A parent holds up a sign opposing Policy 1450, which adds gender identity to Fairfax County Public Schools’ nondiscrimination policy.
On Thursday, the Virginia Supreme Court heard arguments in a case challenging Fairfax County’s student and employee nondiscrimination policy after a 16-year-old student complained that the policy makes him uncomfortable and violates his right to privacy.
The student, known as John Doe, and his parents sued after the Fairfax County School Board added sexual orientation and gender identity to the list of protected classes covered by the policy. According to Doe, he is “distressed” because he feels uncomfortable being around transgender students, and having to potentially share a restroom with a transgender male, whom he would consider a “girl.”
Andrea Lafferty, a Fairfax County resident and president of Women for a Great America, also joined as a plaintiff in the lawsuit, which claims that the school board did not have the right to pass the policy. Under Dillon’s Rule, municipalities and county governments are barred from enacting nondiscrimination measures that are more robust than those approved by the General Assembly.
The Fairfax County Circuit Court ruled that John Doe did not have standing to sue, because he had experienced no injury, such as being threatened with expulsion or suspension for his objection to the policy. But Liberty Counsel, a right-wing legal organization representing the plaintiffs, appealed the decision to the Virginia Supreme Court, which agreed to take the case.
But the Fairfax County School Board, bolstered by an opinion from Attorney General Mark Herring, claims that Dillon’s Rule does not apply to local school boards, which are allowed to pass comprehensive nondiscrimination policies as they see fit. Because of a statute passed by the General Assembly that gives local school boards great leeway over crafting policy, supporters say, the board had the authority to approve the protections for transgender and gender-nonconforming students, staff and employees.
The spat over Fairfax’s policy comes just as the nation is mired in several fights over the status of transgender people. The case of Gavin Grimm, a student from Gloucester County who sued over a policy barring him from the boys’ restroom, is slated to be heard by the U.S. Supreme Court on Mar. 28. The court will hear oral arguments to decide if transgender students have a right to equal treatment (meaning being treated according to their gender identity) under Title IX, which prevents discrimination “on the basis of sex.”
The Trump administration recently rescinded federal guidance set forth by the Obama administration that had urged school districts to treat transgender and gender-nonconforming students according to their gender identity, including allowing them to access restrooms different from their assigned sex at birth.

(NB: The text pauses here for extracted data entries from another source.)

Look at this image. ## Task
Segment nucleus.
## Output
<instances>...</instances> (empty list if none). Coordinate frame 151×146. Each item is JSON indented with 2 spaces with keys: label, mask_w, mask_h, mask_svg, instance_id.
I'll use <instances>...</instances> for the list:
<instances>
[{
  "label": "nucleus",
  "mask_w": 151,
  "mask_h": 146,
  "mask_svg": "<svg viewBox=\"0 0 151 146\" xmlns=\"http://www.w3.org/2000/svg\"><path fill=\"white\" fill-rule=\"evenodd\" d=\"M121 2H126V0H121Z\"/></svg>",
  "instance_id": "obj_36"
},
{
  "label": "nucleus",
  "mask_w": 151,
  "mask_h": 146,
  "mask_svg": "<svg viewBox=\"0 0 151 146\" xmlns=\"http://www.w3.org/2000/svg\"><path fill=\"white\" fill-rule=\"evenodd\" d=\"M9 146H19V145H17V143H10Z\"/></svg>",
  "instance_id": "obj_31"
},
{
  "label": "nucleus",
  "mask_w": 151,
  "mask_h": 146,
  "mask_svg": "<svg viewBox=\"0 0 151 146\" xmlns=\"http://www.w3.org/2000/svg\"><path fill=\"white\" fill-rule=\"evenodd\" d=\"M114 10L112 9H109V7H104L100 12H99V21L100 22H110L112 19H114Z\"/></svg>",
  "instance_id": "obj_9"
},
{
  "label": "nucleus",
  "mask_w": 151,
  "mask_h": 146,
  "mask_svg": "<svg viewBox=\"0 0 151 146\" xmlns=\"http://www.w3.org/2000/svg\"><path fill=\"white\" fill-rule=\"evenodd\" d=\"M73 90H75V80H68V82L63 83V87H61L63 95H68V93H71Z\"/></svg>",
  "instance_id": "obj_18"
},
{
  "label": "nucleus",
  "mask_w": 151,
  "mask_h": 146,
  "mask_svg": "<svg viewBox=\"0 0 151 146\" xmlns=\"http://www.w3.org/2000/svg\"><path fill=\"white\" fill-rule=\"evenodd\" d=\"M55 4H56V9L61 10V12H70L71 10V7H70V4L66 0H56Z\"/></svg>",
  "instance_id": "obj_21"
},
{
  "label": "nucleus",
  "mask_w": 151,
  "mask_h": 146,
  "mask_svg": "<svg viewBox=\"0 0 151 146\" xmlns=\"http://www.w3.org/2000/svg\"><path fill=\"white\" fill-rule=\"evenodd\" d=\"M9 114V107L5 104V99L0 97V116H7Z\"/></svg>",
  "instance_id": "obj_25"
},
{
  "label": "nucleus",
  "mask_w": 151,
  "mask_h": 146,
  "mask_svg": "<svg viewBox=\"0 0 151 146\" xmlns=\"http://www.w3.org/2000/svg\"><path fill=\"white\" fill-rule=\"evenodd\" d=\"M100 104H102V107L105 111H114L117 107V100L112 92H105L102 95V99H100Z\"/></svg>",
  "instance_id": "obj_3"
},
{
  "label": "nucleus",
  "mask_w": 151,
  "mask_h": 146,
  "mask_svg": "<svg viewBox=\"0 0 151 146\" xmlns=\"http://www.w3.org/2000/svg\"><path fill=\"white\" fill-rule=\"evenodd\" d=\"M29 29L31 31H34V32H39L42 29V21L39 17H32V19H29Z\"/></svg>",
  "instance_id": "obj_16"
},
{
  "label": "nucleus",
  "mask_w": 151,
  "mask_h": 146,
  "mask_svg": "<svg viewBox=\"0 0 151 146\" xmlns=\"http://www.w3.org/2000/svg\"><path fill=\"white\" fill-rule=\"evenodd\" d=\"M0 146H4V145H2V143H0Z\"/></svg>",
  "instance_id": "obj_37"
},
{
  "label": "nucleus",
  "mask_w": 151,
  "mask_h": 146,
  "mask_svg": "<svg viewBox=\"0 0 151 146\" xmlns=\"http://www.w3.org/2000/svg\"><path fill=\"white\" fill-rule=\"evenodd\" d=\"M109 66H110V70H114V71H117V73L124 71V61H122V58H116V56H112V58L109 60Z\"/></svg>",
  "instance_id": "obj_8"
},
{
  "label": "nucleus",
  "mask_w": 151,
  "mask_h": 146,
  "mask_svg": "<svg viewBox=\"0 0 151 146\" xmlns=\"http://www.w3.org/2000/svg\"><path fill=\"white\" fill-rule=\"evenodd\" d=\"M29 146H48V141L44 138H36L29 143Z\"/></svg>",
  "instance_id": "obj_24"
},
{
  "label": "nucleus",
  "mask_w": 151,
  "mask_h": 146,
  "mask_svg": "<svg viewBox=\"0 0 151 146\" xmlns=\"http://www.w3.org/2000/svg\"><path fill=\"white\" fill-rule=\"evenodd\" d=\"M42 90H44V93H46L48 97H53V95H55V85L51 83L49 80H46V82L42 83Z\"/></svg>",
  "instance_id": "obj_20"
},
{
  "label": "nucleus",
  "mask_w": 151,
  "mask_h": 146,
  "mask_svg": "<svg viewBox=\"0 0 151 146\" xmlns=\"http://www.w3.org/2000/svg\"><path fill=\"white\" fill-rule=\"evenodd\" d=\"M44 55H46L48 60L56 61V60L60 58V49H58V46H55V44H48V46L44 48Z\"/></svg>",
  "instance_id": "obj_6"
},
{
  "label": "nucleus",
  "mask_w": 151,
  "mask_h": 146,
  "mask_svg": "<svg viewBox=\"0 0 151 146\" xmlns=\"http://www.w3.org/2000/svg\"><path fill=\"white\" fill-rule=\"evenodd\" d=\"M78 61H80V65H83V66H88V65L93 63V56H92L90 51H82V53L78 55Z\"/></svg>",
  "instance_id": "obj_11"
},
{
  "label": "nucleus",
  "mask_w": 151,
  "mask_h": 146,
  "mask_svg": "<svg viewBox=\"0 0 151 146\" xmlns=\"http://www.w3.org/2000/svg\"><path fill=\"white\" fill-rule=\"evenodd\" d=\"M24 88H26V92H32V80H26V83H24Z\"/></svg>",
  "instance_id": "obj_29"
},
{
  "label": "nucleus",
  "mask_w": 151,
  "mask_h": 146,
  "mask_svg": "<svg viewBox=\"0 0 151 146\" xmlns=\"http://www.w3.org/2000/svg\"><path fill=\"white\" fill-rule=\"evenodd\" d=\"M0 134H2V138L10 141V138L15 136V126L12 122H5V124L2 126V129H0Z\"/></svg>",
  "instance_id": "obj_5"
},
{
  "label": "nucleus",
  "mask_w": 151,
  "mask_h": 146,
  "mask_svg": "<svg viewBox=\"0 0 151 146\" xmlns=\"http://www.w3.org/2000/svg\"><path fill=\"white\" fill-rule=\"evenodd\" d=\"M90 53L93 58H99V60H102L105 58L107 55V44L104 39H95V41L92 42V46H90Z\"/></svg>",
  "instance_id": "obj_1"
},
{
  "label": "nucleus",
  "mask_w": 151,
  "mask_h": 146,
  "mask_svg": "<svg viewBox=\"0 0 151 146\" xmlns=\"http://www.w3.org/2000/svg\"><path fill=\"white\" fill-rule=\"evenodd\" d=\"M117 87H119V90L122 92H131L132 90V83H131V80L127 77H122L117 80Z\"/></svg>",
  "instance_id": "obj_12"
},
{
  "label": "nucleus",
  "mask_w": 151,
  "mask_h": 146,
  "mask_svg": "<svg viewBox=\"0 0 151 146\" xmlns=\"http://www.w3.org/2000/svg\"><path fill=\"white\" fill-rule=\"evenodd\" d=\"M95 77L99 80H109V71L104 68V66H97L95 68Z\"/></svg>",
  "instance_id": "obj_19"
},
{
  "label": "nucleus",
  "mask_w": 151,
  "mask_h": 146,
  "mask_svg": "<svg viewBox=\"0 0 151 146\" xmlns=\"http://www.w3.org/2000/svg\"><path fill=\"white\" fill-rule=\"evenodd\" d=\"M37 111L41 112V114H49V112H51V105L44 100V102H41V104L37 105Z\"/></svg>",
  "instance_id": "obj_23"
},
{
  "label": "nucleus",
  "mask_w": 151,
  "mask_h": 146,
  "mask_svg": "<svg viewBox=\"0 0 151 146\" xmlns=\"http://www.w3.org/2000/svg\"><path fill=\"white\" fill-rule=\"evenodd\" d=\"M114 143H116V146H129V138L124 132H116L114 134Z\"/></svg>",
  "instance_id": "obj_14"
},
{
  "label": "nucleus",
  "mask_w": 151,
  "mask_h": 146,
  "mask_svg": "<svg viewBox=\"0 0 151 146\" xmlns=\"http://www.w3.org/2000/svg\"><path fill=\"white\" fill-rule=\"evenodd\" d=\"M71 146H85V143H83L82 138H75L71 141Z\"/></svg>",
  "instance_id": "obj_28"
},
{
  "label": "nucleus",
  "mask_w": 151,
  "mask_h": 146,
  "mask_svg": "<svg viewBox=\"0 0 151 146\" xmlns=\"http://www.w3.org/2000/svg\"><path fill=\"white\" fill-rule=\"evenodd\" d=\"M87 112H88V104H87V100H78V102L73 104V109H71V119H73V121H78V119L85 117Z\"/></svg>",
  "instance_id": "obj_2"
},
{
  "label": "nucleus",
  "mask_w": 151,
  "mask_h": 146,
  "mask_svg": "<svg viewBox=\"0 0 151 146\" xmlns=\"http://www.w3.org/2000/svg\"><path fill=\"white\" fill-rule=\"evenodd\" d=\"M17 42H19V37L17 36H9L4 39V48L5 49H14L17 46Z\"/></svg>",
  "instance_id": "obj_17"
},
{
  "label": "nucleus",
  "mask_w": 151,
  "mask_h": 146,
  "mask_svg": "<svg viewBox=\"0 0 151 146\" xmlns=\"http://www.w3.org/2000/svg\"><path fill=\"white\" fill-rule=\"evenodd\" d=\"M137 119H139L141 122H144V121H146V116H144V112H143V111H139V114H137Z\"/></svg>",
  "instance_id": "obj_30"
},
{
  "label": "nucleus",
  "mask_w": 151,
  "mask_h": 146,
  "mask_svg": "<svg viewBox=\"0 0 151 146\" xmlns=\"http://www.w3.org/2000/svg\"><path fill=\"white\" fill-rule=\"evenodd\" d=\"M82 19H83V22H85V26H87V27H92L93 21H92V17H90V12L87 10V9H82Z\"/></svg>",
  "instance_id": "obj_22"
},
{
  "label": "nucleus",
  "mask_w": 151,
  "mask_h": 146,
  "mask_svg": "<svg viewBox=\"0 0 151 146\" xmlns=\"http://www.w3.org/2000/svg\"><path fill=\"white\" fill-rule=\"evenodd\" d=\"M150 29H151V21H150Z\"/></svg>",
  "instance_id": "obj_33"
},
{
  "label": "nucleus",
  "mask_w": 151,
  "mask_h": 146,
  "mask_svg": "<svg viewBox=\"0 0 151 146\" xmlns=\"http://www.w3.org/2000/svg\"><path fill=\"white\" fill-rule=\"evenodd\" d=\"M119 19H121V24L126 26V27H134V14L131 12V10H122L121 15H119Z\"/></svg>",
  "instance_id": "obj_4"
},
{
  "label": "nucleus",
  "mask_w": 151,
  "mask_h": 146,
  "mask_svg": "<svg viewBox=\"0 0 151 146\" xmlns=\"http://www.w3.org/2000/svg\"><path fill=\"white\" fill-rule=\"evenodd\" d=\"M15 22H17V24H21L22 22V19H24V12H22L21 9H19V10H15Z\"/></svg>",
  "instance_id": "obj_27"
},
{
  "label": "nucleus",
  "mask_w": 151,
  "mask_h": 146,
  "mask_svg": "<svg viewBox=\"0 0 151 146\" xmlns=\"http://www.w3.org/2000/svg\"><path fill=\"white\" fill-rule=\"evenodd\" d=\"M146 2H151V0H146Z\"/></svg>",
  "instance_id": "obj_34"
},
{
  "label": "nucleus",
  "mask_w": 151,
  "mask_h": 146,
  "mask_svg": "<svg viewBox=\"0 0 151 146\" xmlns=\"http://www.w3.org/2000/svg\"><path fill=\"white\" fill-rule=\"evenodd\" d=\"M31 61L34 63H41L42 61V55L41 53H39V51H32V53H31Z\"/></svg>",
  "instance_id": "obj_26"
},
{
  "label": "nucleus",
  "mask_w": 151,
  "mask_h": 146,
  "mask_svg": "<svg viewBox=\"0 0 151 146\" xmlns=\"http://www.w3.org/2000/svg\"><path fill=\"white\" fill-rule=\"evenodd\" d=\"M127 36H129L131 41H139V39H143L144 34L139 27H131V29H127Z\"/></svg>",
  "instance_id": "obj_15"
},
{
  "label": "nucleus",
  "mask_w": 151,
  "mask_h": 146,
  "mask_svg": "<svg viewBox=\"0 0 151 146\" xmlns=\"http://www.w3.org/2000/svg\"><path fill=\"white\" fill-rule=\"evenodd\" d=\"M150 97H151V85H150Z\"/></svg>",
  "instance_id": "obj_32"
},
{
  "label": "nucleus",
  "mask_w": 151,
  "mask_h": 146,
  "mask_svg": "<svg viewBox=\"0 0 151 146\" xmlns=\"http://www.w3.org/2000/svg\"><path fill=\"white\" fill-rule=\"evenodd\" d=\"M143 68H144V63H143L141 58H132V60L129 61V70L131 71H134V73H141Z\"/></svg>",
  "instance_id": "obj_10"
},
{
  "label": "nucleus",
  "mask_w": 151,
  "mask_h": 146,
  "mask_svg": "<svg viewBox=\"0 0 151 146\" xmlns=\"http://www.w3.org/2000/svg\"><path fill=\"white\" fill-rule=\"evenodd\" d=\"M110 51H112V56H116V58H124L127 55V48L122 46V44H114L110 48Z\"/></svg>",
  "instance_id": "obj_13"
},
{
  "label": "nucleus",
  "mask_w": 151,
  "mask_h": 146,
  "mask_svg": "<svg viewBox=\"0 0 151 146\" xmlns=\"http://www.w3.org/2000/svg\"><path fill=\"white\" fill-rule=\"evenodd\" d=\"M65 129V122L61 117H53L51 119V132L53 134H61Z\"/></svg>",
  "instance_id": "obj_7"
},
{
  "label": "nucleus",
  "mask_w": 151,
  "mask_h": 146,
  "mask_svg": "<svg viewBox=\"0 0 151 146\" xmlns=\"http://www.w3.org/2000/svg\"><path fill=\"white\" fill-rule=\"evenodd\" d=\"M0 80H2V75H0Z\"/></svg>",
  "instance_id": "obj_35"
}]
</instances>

The Trump Department of Justice has also backed away from supporting Grimm’s contention that Title IX should be interpreted to cover transgender students.
If the Supreme Court decides in Grimm’s favor, the result would be that Fairfax would be required to keep its current policies on transgender students in place under Title IX — even if the policy is found to violate Dillon’s Rule.
But even if Grimm loses at the Supreme Court on his Title IX claim, transgender students may have another way to ensure the protections they currently enjoy stay in place. In a recent case out of Pennsylvania, a federal judge halted a school district from enforcing a policy that barred transgender children from facilities matching their gender identity. According to the judge, the district’s trans-exclusionary policy is unconstitutional because it violates transgender students’ rights under the Fourteenth Amendment’s Equal Protection Clause.